Placentia a ‘ghost town’ as broken bridge cuts access

James McLeod
Published on August 5, 2014
The Placentia lift bridge was out of commission and government officials were trying to get it fixed Monday, after a mechanical failure left it hanging at an angle.
— Photo by James McLeod/The Telegram

The patio at the Three Sisters pub and restaurant provided a great view of the Placentia lift bridge, stuck hanging at an ugly angle Monday around lunchtime.

There was nobody there to see it, though — four of the five tables were empty (the last one was filled by a Telegram reporter).

The server at the Three Sisters said that on an average day when the Marine Atlantic ferry is coming in at Argentia, they get 70 or 80 people, and the place is blocked. On Monday, she said, they had 17 or 18 people come through.

Just down the road, a couple of ladies standing outside the Bridgeway Hotel told a similar story.

“Placentia is like a ghost town,” Rosanne Traverse said. “The businesses are all going to be affected by it.”

Transportation Minister Nick McGrath said Monday around lunchtime that the priority was to get the bridge down and level so vehicles could drive across it.

But late Monday afternoon, the government sent out a public advisory saying the bridge will stay closed at least a little while longer.

Provincial crews continued to work on the bridge throughout the day, and Monday evening Placentia Mayor Wayne Power posted to Twitter a picture of the bridge in the down position. The immediate goal is to re-establish vehicular traffic.

McGrath was at pains to make clear the bridge didn’t collapse, although some sort of mechanical failure meant one side of the lift bridge went down slowly when it was supposed to stay up.

McGrath repeatedly stressed the bridge remains structurally sound, and the problem is mechanical. He said it’s been inspected daily, but there wasn’t any way to predict the failure.

The government has acknowledged the bridge has outlived its usefulness, and right next to the crippled bridge, construction is ongoing on a new, $40-million lift bridge.

But so long as it’s out of commission, the situation is a major inconvenience for people who live in the area.

Fishing vessels are tied up at the wharf on the wrong side of the bridge, cut off from the ocean.

“As long as they’re tied up, they’re losing money,” Power said in an interview. “I believe there was one vessel in there today that was baited and ready to go, and just missed out on getting out.”

Until the problem is fixed, the only option is for people to take the long way around, driving on an unpaved road through the woods to connect to the highway.

That route has major problems, too. The dry conditions make vehicles on the gravel road kick up a lot of dust, and the road has washboard bumps in some sections.

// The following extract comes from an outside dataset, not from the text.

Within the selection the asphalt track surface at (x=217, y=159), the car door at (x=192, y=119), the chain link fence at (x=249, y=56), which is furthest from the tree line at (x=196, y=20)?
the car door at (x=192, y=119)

It’s not great in a car, and it’s much worse the way Robin Bandell did it — on a motorcycle.

Bandell took a wrong turn, confused by the detour sign on the road, trying to get to the Argentia ferry so he could head home to Nova Scotia.

Speaking to The Telegram in Placentia, he was plainly unhappy about the prospect of heading back the other way to get to the ferry terminal.

“Trucks are passing you, and you’re just blind — friggin’ blind,” he said. “We could’ve friggin’ been in the woods. It could have been a 911 call.”